初めて歌うグループホームだったが、今年最高とも思える盛り上がりぶり。終始笑顔と手拍子、歓声が絶えなかった。そして最後には今年何度目かとなる涙のおまけまでいただく。歌い手冥利につきる時間だった。
帰路、大回りして母の暮らす施設に立ち寄る。あれこれと忙しく、しばらく間隔があいてしまって気がかりだったが、前日に髪を切ってもらったという母は血色もよく、元気にしていた。
恒例となっている「記憶力テスト」をやってみたが、子供の名や自分の誕生日は問題なく思い出せた。自分の生まれた土地や旧姓もOK。しかし、いまの自分の姓がどうしても思い出せない。施設の方針で、職員はすべて名前だけでしか呼ばないので、やむを得ないかもしれない。

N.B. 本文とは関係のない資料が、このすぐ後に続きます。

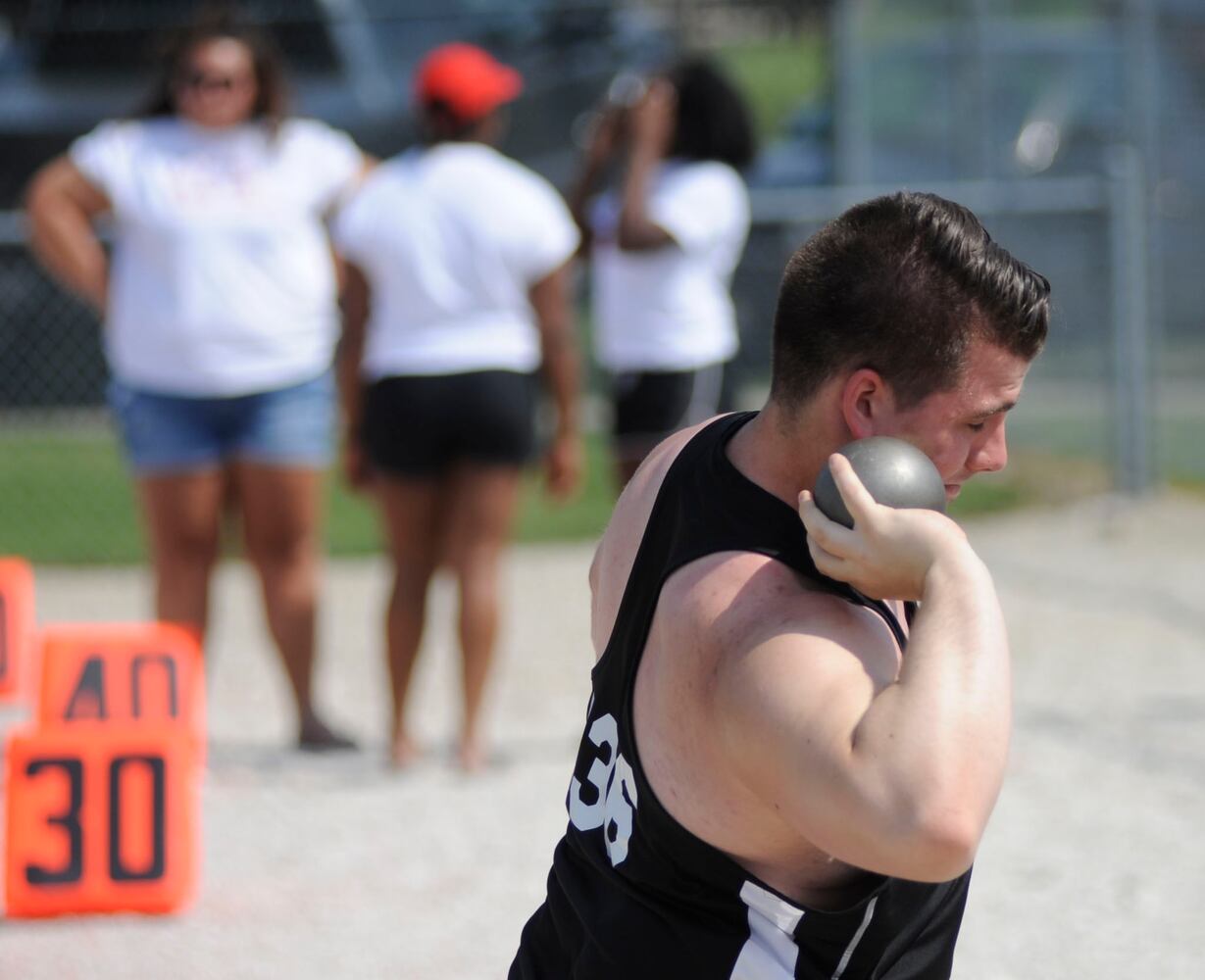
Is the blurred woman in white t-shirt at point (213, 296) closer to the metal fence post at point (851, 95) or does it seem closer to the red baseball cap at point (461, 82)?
the red baseball cap at point (461, 82)

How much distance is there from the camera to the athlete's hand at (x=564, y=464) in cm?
549

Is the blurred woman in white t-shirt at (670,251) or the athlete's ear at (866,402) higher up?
the athlete's ear at (866,402)

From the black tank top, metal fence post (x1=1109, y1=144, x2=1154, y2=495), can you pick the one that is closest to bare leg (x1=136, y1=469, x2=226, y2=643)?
the black tank top

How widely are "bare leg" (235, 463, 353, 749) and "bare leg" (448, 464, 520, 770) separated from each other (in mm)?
423

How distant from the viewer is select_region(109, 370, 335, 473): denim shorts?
200 inches

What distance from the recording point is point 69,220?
5230 millimetres

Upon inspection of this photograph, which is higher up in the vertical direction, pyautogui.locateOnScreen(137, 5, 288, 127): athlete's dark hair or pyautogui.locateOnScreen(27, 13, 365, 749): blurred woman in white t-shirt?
pyautogui.locateOnScreen(137, 5, 288, 127): athlete's dark hair

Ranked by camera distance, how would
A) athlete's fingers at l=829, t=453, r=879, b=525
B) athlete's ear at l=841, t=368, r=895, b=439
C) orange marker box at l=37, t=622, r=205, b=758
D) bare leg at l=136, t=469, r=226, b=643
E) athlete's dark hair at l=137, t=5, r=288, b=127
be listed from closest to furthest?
athlete's fingers at l=829, t=453, r=879, b=525 < athlete's ear at l=841, t=368, r=895, b=439 < orange marker box at l=37, t=622, r=205, b=758 < bare leg at l=136, t=469, r=226, b=643 < athlete's dark hair at l=137, t=5, r=288, b=127

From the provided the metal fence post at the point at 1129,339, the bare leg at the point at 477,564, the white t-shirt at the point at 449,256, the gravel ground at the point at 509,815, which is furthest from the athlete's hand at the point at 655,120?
the metal fence post at the point at 1129,339

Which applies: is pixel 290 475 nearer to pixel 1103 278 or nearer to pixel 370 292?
pixel 370 292

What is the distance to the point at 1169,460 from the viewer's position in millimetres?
10789

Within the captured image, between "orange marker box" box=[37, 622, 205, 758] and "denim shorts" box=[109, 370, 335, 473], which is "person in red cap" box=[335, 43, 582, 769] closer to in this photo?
"denim shorts" box=[109, 370, 335, 473]

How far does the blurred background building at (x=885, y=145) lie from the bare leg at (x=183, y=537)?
189cm

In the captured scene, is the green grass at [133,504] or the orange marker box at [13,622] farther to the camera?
the green grass at [133,504]
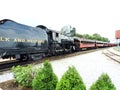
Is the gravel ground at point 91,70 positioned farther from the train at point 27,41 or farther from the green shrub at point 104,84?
the green shrub at point 104,84

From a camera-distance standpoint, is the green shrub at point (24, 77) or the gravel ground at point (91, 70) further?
the gravel ground at point (91, 70)

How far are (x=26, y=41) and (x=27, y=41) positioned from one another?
0.15 m

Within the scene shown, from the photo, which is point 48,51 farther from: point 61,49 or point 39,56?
point 61,49

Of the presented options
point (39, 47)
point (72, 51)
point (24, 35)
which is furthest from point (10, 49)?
point (72, 51)

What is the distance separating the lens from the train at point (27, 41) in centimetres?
1406

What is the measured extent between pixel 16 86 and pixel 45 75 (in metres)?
1.96

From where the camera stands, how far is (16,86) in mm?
7457

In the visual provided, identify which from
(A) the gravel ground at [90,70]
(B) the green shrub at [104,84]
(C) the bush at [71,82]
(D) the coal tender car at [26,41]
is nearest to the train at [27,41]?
(D) the coal tender car at [26,41]

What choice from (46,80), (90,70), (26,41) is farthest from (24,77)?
(26,41)

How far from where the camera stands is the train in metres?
14.1

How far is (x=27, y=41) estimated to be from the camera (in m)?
16.6

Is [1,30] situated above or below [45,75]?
above

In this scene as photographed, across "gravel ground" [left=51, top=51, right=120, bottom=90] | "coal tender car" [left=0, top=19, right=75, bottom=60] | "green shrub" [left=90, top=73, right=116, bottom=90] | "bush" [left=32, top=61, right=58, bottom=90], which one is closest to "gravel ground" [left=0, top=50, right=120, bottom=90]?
"gravel ground" [left=51, top=51, right=120, bottom=90]

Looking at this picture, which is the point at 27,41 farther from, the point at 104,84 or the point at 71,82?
the point at 104,84
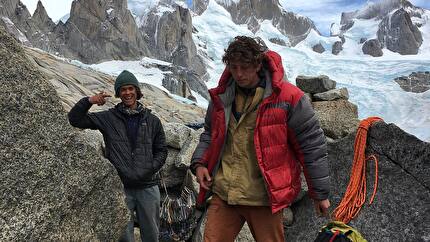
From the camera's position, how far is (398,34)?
156250mm

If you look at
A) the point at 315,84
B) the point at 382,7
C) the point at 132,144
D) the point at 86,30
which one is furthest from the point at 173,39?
the point at 382,7

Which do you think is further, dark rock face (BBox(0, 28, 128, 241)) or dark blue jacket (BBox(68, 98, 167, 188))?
dark blue jacket (BBox(68, 98, 167, 188))

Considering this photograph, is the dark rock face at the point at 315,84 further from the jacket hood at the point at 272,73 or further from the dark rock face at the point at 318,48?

「"菊地"でしょうが」と教えると、ああ、そうそう、そうだったねと、ようやく思い出した様子。こんな調子だが、それでも他の入居者に比べると、まだまだ元気溌剌である。
前日に準備したクリスマスプレゼント風の菓子の包みを渡すと、とても喜んでくれた。施設内もクリスマスのデコレーションで飾られ、高齢者にもちゃんと年末年始はやってくる。
さらなる帰路、これまたしばらく顔を出していない都心のカエルヤ珈琲店に寄る。大きな美術展もなく、(カエルヤは近代美術館の真ん前)店内にはカエル好きの客が一人だけ。
クリスマス特別メニューのケーキを注文し、久しぶりにカエル談義に花が咲く。相変わらず落ち着ける店だ。
1時間ほどいて「ごちそうさま」と帰ろうとすると、「菊地さん、どうぞよいお年を」と店主のU子さんに声をかけられた。些細なことだが、なんだか妙にうれしい。こうして今年もユルユル暮れてゆく。